EXCERPTED TEXT
- - - -

In [1]:
import pandas as pd
import os
import glob
import re
import json

In [2]:
data_write_path = "data/raw/undi_dot_info/"

year_keys = ['2004-GE','2008-GE','2011-GE','2013-GE','2016-GE','2018-GE']

states_dict = {
    'PL': 'Perlis',
    'KD': 'Kedah',
    'PN': 'Penang',
    'PR': 'Perak',
    'KE': 'Kelantan',
    'TR': 'Terengganu',
    'PH': 'Pahang',
    'SL': 'Selangor',
    'WP': 'Federal Territories',
    'NS': 'Negeri Sembilan',
    'MK': 'Melaka',
    'JH': 'Johor',
    'SW': 'Sarawak',
    'SB': 'Sabah'
}

## Utility functions

In [3]:
def read_json(filename,data_write_path=data_write_path):
    '''
    Read JSON file from designated raw data folder
    '''
    
    data = ''
    with open(data_write_path + filename, "r") as f:
        data = json.load(f)

- - - -

EXERCISE
Can you reproduce the part of the notebook code above that starts at "## Utility functions" and ends at "data = json.load(f)", with no changes?

RECORD SET
- - - -

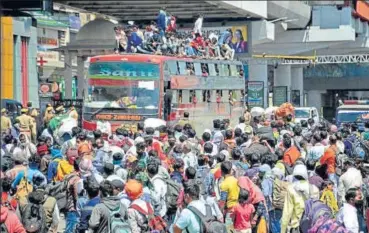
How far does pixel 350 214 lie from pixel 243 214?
1628mm

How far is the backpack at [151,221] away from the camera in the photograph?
29.3 feet

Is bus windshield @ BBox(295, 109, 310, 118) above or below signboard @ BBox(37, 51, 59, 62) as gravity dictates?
below

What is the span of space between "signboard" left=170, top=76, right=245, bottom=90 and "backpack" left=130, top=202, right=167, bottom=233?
1458 centimetres

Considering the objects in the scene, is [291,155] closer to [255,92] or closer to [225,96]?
[225,96]

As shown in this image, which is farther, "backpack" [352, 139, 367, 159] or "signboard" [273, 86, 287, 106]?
"signboard" [273, 86, 287, 106]

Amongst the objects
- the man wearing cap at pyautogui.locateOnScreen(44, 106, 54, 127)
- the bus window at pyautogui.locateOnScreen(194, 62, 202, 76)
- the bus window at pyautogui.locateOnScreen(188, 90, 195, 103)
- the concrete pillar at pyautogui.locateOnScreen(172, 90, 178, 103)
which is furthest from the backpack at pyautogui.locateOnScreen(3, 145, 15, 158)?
the bus window at pyautogui.locateOnScreen(194, 62, 202, 76)

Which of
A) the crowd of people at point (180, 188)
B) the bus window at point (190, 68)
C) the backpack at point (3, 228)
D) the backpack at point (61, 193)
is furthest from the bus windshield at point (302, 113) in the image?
the backpack at point (3, 228)

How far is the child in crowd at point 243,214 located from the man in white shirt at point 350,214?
145 cm

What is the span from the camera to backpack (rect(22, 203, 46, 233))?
8727 mm

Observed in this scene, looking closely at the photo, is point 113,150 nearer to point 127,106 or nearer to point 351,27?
point 127,106

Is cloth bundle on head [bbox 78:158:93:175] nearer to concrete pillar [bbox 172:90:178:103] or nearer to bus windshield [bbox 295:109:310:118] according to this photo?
concrete pillar [bbox 172:90:178:103]

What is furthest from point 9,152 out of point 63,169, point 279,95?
point 279,95

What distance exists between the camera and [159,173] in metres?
10.9

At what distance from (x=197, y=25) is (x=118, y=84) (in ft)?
40.0
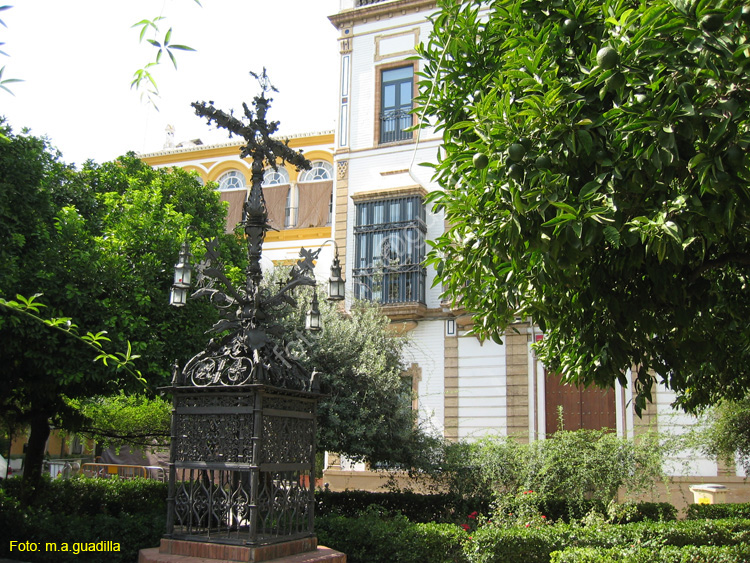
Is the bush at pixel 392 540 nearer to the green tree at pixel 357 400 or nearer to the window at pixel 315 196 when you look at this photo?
the green tree at pixel 357 400

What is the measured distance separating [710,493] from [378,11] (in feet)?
51.8

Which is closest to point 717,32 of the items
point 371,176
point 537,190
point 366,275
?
point 537,190

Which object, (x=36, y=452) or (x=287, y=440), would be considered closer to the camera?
(x=287, y=440)

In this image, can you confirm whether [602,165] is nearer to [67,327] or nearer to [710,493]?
[67,327]

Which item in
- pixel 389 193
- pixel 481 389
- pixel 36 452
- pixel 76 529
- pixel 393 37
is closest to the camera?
pixel 76 529

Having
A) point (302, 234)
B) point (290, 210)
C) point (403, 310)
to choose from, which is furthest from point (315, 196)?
point (403, 310)

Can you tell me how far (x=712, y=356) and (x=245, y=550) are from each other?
498 centimetres

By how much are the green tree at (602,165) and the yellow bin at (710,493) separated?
963 cm

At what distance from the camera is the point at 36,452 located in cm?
1272

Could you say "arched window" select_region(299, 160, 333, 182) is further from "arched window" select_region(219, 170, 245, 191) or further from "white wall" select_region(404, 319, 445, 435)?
"white wall" select_region(404, 319, 445, 435)

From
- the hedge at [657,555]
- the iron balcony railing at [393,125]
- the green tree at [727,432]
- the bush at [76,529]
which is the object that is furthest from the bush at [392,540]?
the iron balcony railing at [393,125]

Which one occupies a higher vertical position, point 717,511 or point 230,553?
point 230,553

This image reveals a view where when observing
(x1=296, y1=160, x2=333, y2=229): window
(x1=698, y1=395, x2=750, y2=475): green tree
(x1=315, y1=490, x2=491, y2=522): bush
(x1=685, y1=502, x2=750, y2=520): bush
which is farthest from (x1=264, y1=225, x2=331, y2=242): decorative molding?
(x1=685, y1=502, x2=750, y2=520): bush

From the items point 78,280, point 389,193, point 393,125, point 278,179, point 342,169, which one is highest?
point 393,125
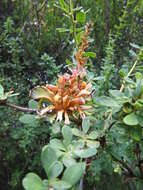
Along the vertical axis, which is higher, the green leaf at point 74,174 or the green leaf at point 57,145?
the green leaf at point 74,174

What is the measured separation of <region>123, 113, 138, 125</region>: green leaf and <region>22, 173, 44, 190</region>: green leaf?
0.66 ft

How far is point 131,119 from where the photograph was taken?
1.67 ft

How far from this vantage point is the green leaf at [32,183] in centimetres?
35

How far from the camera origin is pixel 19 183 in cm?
141

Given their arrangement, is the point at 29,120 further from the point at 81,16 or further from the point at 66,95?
the point at 81,16

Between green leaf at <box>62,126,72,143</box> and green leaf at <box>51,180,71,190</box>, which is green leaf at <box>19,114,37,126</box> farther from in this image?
green leaf at <box>51,180,71,190</box>

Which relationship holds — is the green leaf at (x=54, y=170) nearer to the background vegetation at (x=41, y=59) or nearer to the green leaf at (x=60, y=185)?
the green leaf at (x=60, y=185)

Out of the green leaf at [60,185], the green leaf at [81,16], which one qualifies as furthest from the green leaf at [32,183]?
the green leaf at [81,16]

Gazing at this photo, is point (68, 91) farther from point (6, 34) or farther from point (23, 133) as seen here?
point (6, 34)

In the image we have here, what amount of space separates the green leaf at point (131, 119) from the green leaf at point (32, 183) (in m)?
0.20

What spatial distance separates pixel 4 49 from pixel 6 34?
0.31ft

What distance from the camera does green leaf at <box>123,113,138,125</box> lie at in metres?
0.50

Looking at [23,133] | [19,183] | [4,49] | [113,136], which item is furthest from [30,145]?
[113,136]

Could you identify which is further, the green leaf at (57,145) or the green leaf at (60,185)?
the green leaf at (57,145)
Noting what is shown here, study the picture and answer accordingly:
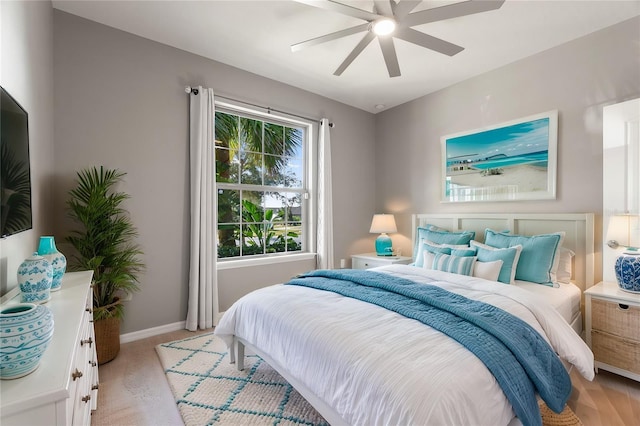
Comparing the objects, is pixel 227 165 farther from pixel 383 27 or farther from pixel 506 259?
pixel 506 259

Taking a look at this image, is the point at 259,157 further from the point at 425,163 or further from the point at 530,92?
the point at 530,92

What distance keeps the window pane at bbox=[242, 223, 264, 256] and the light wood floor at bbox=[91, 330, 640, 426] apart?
4.88 ft

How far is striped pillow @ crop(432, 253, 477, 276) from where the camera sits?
103 inches

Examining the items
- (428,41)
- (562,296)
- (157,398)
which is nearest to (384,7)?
(428,41)

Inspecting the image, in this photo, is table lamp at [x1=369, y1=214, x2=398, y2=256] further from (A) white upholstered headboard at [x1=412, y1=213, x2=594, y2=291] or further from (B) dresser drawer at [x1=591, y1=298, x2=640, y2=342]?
(B) dresser drawer at [x1=591, y1=298, x2=640, y2=342]

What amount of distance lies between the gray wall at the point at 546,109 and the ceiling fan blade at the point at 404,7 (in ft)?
6.18

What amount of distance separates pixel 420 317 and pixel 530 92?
281 cm

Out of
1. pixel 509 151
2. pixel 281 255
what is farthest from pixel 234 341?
pixel 509 151

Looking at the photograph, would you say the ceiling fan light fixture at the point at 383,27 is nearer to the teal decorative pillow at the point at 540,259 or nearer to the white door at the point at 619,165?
the white door at the point at 619,165

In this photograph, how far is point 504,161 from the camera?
10.6 feet

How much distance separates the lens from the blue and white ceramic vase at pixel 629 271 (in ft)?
7.11

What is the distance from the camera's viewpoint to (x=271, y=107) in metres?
3.64

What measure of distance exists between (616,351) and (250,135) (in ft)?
12.5

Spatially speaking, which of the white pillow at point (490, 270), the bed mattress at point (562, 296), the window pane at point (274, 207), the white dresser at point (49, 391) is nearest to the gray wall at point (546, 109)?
the bed mattress at point (562, 296)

- - - -

ANSWER TO THE PROBLEM
## Utility functions

In [3]:
def read_json(filename,data_write_path=data_write_path):
    '''
    Read JSON file from designated raw data folder
    '''
    
    data = ''
    with open(data_write_path + filename, "r") as f:
        data = json.load(f)